Alman birlikleri tarafından 1940 yılında işgal edilen Hollanda'da gıda ithalatı durdu ve ülkede üretilen gıdanın bir kısmı Almanya'ya gönderildi. Bu süreçte ciddi bir kıtlık yaşandı ve 2 binden fazla çocuğun doğum kayıtları incelendi.

Sonuçlar, gebelik sırasında yetersiz beslenmeye maruz kalan bebeklerin ilerleyen yıllarda daha fazla kronik hastalığa yakalanma riski taşıdığını ortaya koydu. En büyük etkiler, organ gelişiminin başladığı ilk trimesterde yaşanan kıtlıkla ilişkilendirildi.

Araştırmacılar, kıtlığa maruz kalmanın şu hastalıkları tetikleyebileceğini belirtti:

  • Kardiyovasküler hastalıklar
  • Tip 2 diyabet
  • Böbrek hastalıkları
  • Solunum bozuklukları

Özellikle kıtlığa erken maruz kalan kadınlarda obezite, meme kanseri ve ölüm riskinin arttığı gözlemlendi. Aynı zamanda, doğum öncesi kıtlık yaşayan bireylerin ilerleyen yaşlarında daha fazla anksiyete ve depresyon semptomları sergilediği tespit edildi.

Sigara ve epigenetik değişimler

Araştırmalar, sigara tüketiminin de epigenetik değişikliklere neden olduğunu gösteriyor.
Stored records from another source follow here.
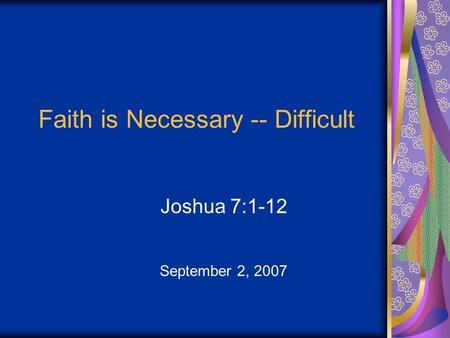 Faith is Necessary -- Difficult Joshua 7:1-12 September 2, 2007.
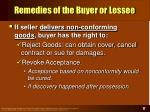 remedies of the buyer or lessee17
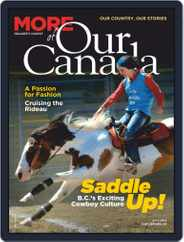 More of Our Canada (Digital) Subscription July 1st, 2019 Issue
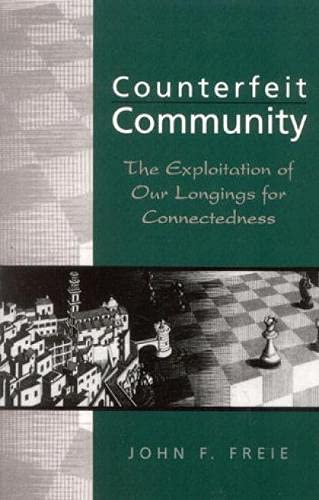 9780847688715: Counterfeit Community: The Exploitation of Our Longings for Consciousness
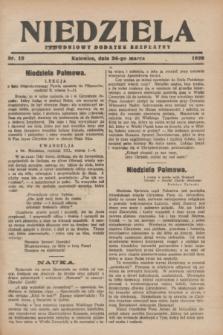 Niedziela : tygodniowy dodatek bezpłatny.1929, nr 12 (24 marca)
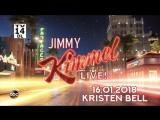 Jimmy Kimmel Live! - 16.01.2018 (Kristen Bell)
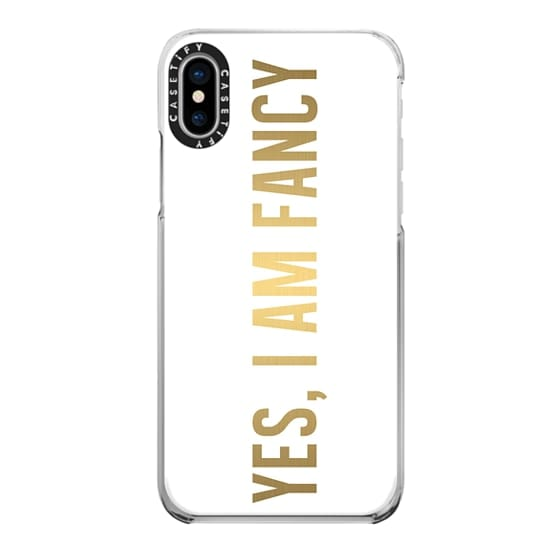 iPhone X Cases - YES, I AM FANCY.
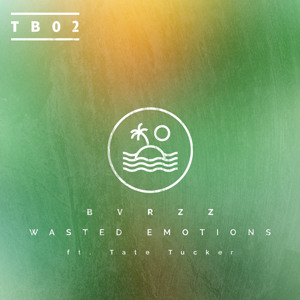 Wasted Emotions ft. Tate Tucker [Exclusive] by B V R Z Z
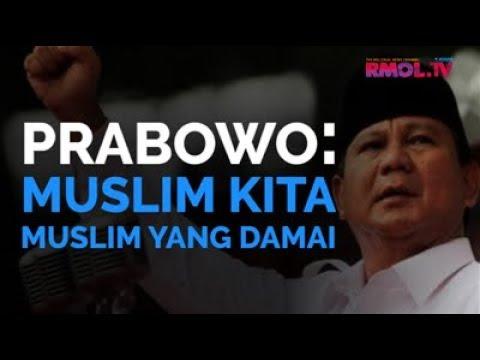Prabowo: Muslim Kita Muslim Yang Damai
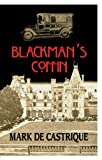 Blackman's Coffin: A Sam Backman Mystery (Sam Blackman Series Book 1)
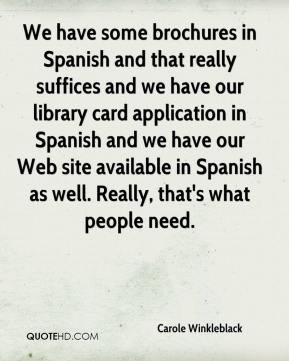Carole Winkleblack - We have some brochures in Spanish and that really suffices and we have our library card application in Spanish and we have our Web site available in Spanish as well. Really, that's what people need.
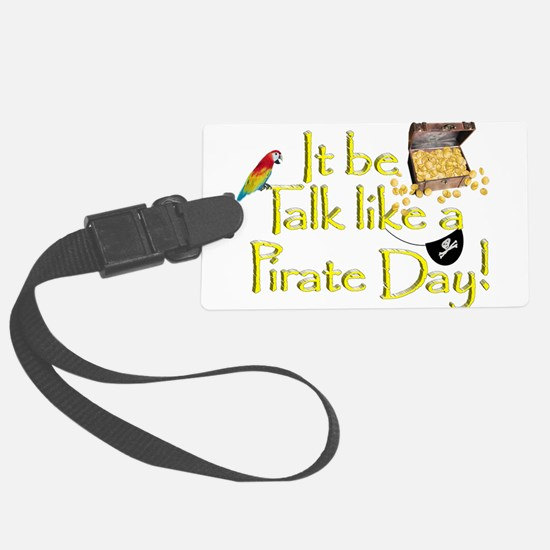 It Be Talk Like A Pirate Day Luggage Tag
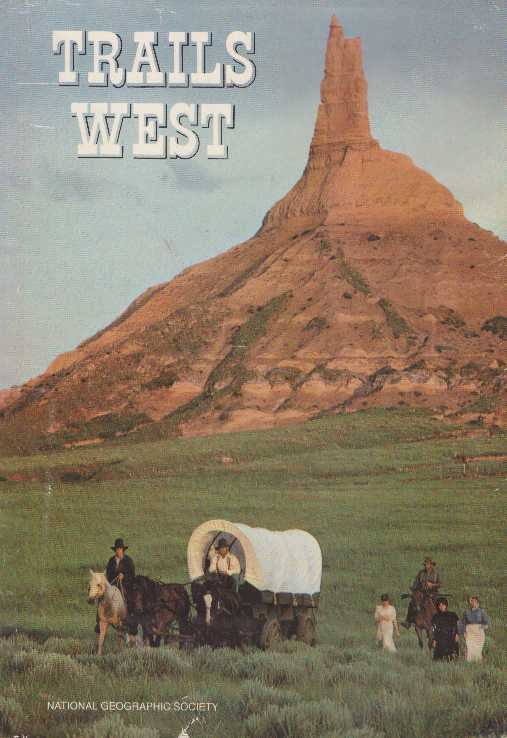 TRAILS WEST. Robert L. Breeden, Special Publications Division.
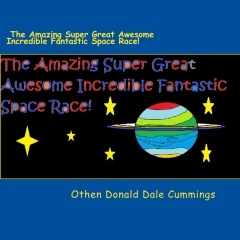 The Amazing Super Great Awesome Incredible Fantastic Space Race!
Özellikle ağır sigara içen bireylerde bu değişiklikler çok daha belirgin hale geliyor. Sigaranın yalnızca kişiyi değil, genetik ifadeyi de etkileyerek nesiller boyu sürebilecek sonuçlar doğurabileceği vurgulanıyor.

Çocukluk stresi ve iltihaplanma ilişkisi

Yakın zamanda yapılan bir araştırma, stresin çocuklar üzerindeki etkisini ve yetişkinlikte iltihaplanma ile bağlantısını inceledi. CRP (C-reaktif protein), vücuttaki iltihaplanma seviyesini gösteren önemli bir biyolojik belirteç olarak kullanıldı.

Çalışmada, düşük sosyoekonomik koşullarda yetişen 60 ila 79 yaşlarındaki İngiliz kadınların, daha varlıklı ortamlarda büyüyenlere kıyasla daha yüksek CRP seviyelerine sahip olduğu tespit edildi. Benzer şekilde, daha az eğitimli ebeveynleri olan orta yaşlı kadınların CRP seviyeleri, eğitimli ebeveynlere sahip bireylere göre daha yüksek çıktı.

Bu bulgular, erken yaşta yoksulluk ve stres yaşayan bireylerin, ilerleyen yaşlarda daha fazla stres hormonu salgıladığını ve vücutlarının sürekli bir iltihaplanma süreci içinde olabileceğini gösteriyor. Bu durum, kalp hastalıkları ve diğer kronik rahatsızlıklar için risk faktörü oluşturuyor.